Es una historia que te he contado repetidas veces, pero nunca me canso de hacerlo. Éramos tres hermanos que cada año, para el verano viajábamos con mi mamá a Costa Rica.
Nos hospedábamos en la casona de madera de la abuela, le decíamos “Mamita”, de cariño. Vivían también allí mi tía Marta, su esposo y sus 8 hijos, nuestros primos hermanos. La casa era tan grande que cabíamos y sobraba espacio.
Por las tardes, mi abuela se sentaba en la cama del cuarto para rezar el rosario. Yo era un niño y correteaba a su alrededor. Ver la paz que le daba rezar cada tarde a las 4:00 p.m. antes de bajar a tomar su café con panecillos recién horneados de la panadería La Espiga de Oro, permeó mi alma infantil.
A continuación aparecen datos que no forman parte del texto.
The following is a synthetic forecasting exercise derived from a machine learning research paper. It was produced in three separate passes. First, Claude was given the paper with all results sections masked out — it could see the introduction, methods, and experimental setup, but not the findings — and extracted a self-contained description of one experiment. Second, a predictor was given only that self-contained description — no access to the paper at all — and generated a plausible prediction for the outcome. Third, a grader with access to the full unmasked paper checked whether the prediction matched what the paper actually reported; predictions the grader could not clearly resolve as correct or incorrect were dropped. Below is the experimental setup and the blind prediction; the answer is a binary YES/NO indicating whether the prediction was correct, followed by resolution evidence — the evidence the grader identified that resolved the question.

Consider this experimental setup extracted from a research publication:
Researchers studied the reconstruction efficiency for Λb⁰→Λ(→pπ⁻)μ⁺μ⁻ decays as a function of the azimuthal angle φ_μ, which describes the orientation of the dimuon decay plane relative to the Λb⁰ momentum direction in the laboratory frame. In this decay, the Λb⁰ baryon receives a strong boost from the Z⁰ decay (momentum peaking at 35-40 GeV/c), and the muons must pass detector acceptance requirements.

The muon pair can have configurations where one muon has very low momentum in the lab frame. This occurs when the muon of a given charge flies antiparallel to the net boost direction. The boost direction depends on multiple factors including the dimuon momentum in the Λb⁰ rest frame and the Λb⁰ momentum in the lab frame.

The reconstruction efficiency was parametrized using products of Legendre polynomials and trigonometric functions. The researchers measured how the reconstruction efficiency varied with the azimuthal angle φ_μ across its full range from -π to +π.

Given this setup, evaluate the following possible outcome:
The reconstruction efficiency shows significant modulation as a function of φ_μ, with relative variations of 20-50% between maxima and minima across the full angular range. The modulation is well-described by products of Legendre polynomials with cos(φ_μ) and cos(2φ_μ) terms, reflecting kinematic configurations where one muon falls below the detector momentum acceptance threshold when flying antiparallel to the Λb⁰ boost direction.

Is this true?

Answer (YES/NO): NO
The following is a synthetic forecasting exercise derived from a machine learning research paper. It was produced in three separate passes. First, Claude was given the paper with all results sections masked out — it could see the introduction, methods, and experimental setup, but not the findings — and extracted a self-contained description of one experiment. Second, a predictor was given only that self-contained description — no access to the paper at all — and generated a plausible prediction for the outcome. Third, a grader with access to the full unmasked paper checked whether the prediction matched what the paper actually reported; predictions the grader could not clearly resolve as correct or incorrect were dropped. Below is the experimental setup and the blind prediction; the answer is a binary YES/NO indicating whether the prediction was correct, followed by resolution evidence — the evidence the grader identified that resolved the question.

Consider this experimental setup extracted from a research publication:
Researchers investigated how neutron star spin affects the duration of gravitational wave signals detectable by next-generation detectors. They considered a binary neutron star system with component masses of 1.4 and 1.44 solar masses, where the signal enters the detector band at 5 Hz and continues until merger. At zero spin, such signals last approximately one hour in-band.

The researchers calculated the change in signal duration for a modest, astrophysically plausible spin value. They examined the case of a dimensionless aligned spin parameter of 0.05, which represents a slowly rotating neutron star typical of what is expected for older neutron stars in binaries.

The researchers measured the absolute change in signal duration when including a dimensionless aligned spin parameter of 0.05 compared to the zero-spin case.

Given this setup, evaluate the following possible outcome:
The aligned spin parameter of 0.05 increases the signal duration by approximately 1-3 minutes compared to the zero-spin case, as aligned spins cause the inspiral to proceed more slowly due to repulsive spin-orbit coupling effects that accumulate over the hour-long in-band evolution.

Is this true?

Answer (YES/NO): NO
De grande he logrado comprender a mi abuelita. Si eres como yo, que pasaba largas temporadas en su casa, de niño, sabrás comprender mi entusiasmo cuando la menciono.
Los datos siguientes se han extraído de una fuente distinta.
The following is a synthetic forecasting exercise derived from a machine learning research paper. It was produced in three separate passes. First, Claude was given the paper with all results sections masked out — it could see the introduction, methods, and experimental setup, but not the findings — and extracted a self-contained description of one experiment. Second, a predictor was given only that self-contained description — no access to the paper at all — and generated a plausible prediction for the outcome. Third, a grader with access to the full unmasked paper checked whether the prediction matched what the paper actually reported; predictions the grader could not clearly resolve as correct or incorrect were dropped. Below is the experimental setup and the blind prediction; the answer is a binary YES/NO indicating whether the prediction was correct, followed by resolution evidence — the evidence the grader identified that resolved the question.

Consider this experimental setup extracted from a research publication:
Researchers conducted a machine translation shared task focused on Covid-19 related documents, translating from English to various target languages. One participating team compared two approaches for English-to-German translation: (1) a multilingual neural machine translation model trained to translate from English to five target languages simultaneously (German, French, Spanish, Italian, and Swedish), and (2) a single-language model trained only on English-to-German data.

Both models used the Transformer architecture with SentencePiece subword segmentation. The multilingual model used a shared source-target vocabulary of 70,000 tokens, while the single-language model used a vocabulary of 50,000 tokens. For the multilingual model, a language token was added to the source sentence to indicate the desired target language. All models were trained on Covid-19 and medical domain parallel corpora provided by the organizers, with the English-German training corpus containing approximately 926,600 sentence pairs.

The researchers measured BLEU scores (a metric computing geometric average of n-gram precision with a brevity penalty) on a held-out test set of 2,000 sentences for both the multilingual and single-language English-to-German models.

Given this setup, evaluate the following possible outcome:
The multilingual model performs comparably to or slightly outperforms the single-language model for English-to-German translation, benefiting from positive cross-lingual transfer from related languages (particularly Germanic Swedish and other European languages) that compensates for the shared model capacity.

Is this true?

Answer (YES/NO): NO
A la vuelta, a pocas cuadras, quedaba una Iglesia a la que asistíamos los domingos por la mañana, “La Dolorosa”, en san José. Recuerdo aún las misas, el olor a incienso, los mosaicos del suelo, los grandes portones de madera tachonados con enormes clavos de bronce tallados.
De ayer a hoy
De grande rezo el rosario y me da mucha paz y me consuela en mis aflicciones. Todo ocurrió de esta forma:
Atravesaba una seria dificultad y por más que me esforzaba, no lograba encontrar un remedio ni una salida. Parecía que empeoraba con las horas.
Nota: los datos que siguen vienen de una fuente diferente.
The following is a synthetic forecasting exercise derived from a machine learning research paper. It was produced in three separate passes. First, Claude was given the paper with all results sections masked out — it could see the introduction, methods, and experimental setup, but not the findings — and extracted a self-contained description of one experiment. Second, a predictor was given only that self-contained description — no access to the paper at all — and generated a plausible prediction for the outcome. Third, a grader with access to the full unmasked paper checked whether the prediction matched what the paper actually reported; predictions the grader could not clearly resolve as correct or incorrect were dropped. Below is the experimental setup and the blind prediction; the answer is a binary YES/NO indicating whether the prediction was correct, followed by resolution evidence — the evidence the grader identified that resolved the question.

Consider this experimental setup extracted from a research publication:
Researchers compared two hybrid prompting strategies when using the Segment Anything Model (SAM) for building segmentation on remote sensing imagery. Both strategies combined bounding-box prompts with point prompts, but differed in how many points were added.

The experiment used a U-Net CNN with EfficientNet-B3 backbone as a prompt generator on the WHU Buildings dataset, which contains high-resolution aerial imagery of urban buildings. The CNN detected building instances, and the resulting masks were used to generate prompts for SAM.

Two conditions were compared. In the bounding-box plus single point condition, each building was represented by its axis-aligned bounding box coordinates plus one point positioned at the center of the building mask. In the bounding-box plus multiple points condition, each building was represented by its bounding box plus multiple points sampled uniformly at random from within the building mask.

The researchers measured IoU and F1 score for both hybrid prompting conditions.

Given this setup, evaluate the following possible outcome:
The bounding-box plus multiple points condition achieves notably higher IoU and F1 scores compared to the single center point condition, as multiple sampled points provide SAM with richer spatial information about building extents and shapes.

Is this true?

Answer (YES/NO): NO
Por algún motivo recordé a mi abuelita rezando el rosario en su cuarto, y su semblante de paz. Busqué el rosario que un amigo seminarista franciscano me había obsequiado, salí al patio interior de la casa, me senté en un banco y empecé a rezarlo.
Me costó un poco al inicio, pero a medida que rezaba una paz sobrenatural, desconocida, empezaba a inundar mi alma. Me tomó de sorpresa. Cuando terminé de rezar, más sereno, pude analizar el problema y encontrar una solución.